Baby Fall Go Boom

This week’s guest columnist is Dr. Leslie Birdsong, a family practice resident at the University Health Center here in Lafayette.

You are downstairs doing a million things.  Your kids are upstairs playing, making sounds like herding elephants.  Suddenly you hear a louder crash.  You strain to listen, and have that stab of anxiety: what sound is next?  Laughter and more elephants, or gut-wrenching silence?  You yell up the stairs, “Is everybody ok?” More silence.  Now you are truly frightened and bound up the stairs .

Every parent fears their child having a head injury.  Head injuries make up many hospital visits for kids.  Here are some numbers: In kids less than 14 years, yearly there are over 500,000 Emergency Department visits for head injuries.  37,000 of those kids get admitted to the hospital for observation, or surgery.  So when do you need to bring your child to the hospital?  Here are some rules.

We divide head injuries into two groups: those younger than two years old, and those two and older.  This is because younger children react differently to head injuries. They are more difficult to assess because they can’t tell us what’s wrong. Also, infants may not show many outward signs of injury.

In kids less than two, here are the rules.  1.  Is the child walking, talking, and acting well for their age when we see them in the ED?  2.  Is the child acting like themselves for mom and dad?  You are with your child a whole lot more than the 10 minutes we get. Tell us if your kid is acting “funny.”  3. Are there big lumps on the scalp? Swelling and bruises on the forehead are okay, but swelling on other parts of the skull needs checking.  4.  Did the child lose consciousness?  Any child that gets knocked out should be seen.  5.  Was the injury mechanism severe?  If a child falls over from standing and hits her head- no big deal.  But a fall on the head from greater than three feet could be trouble.  A fender-bender car crash doesn’t require an evaluation, but if the car rolled over the kids need to be checked.  Impacts from baseball bats and golf clubs- bring ‘em in!

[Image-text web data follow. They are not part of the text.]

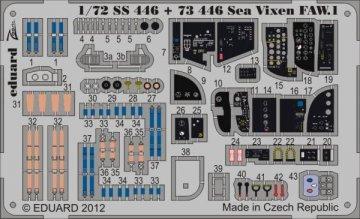 Sea Vixen FAW. 1 S.A. [Cyber Hobby] · EDU 73446 ·  Eduard · 1:72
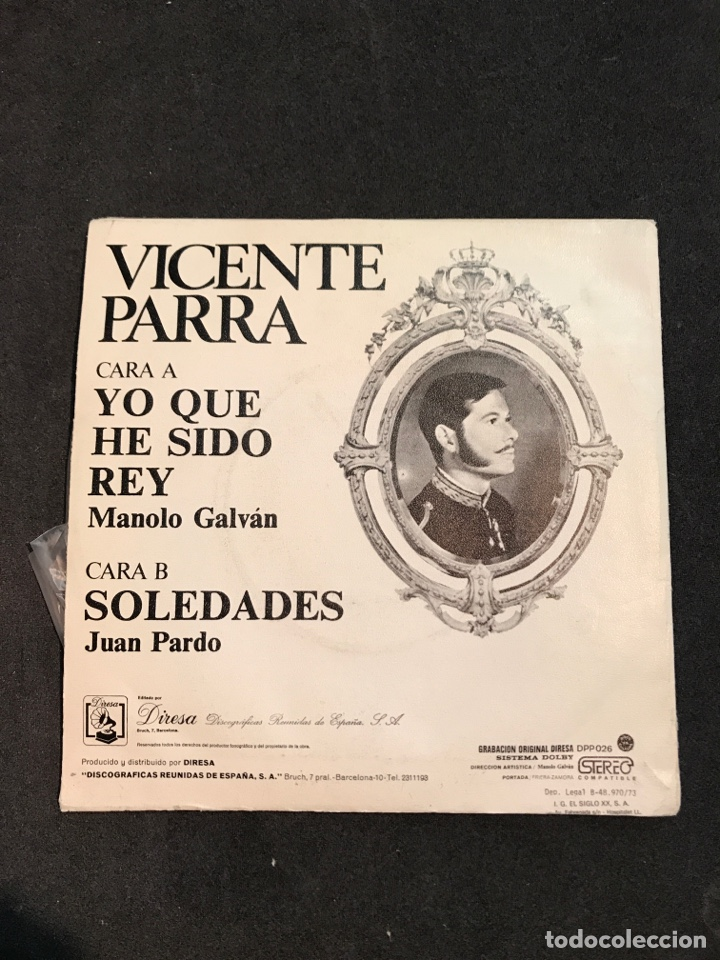 Discos de vinilo: VICENTE PARRA SINGLE DE 1973 - Foto 2 - 161357425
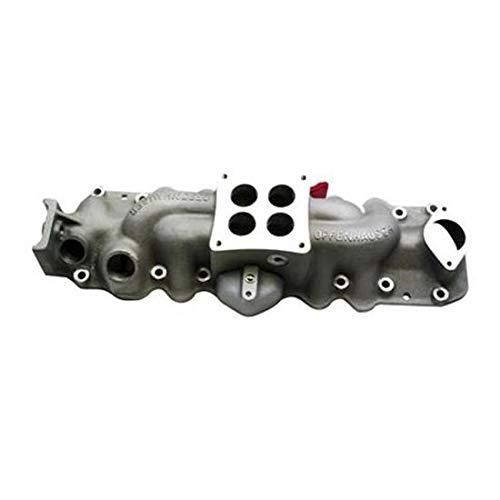 Offenhauser 1078 1949-1953 Fits Ford Flathead 4-Barrel Intake Manifold 4 Barrel Intake Manifold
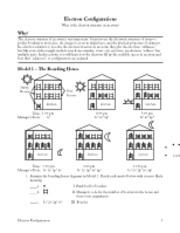Pogil Activities For High School Chemistry Worksheet ...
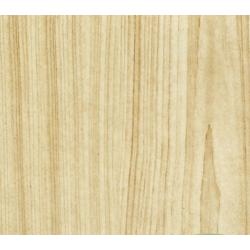 Lámina Hidroimpresión film hidroimpresión Madera Haya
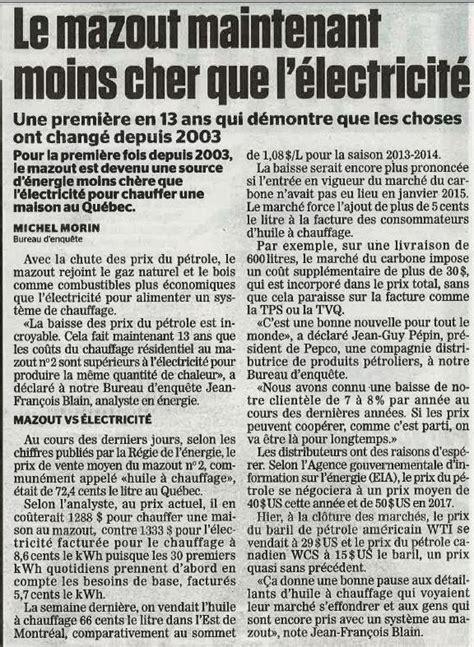 Fournisseur Lectricit Le Moins Cher 2459 by Electricite Moins Cher Electricit Moins Cher Lectricit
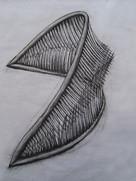 Sketch for Sculpture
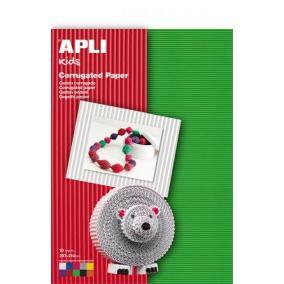 Hullámkarton papír, 297x210 mm, 10 ív, APLI, vegyes színek [10 db]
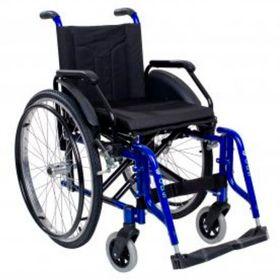 CadeiraderodasConfortPlusCDS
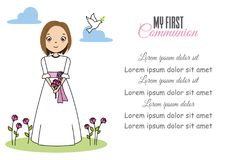 My first communion girl. Girl with flowers in her hand Royalty Free Stock Images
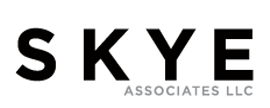 Skye Associates, LLC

For little kids, the common and scary scenario is usually like above- the parent hears boom and then silence.  For older kids it is the call from the school or worse, from the police- your child has had an accident.  Still, most older kids have mild head injuries they easily shake off.  The rules to assess children older than two are a little different than the ones for the babies and toddlers from above.

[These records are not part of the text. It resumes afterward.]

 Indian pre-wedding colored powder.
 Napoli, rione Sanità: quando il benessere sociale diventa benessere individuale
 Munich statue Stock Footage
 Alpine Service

1.  Is the child awake, alert, and acting normally?  2.  Was the kid knocked out?  3.  Is the child vomiting?  Note that vomiting is NOT on the list for kids under two years- they can vomit just from crying really hard or gagging on mucus.  But if kids over two are vomiting because of a head injury- that worries us.  4.  Does the child have a bad headache?  The littler kids can’t tell us about this but the older kids can, and that counts.  5.  Was the mechanism of injury severe?  This means falls onto the head from greater than 5 feet, a car roll-over, or an impact from a thrown baseball or swung bat.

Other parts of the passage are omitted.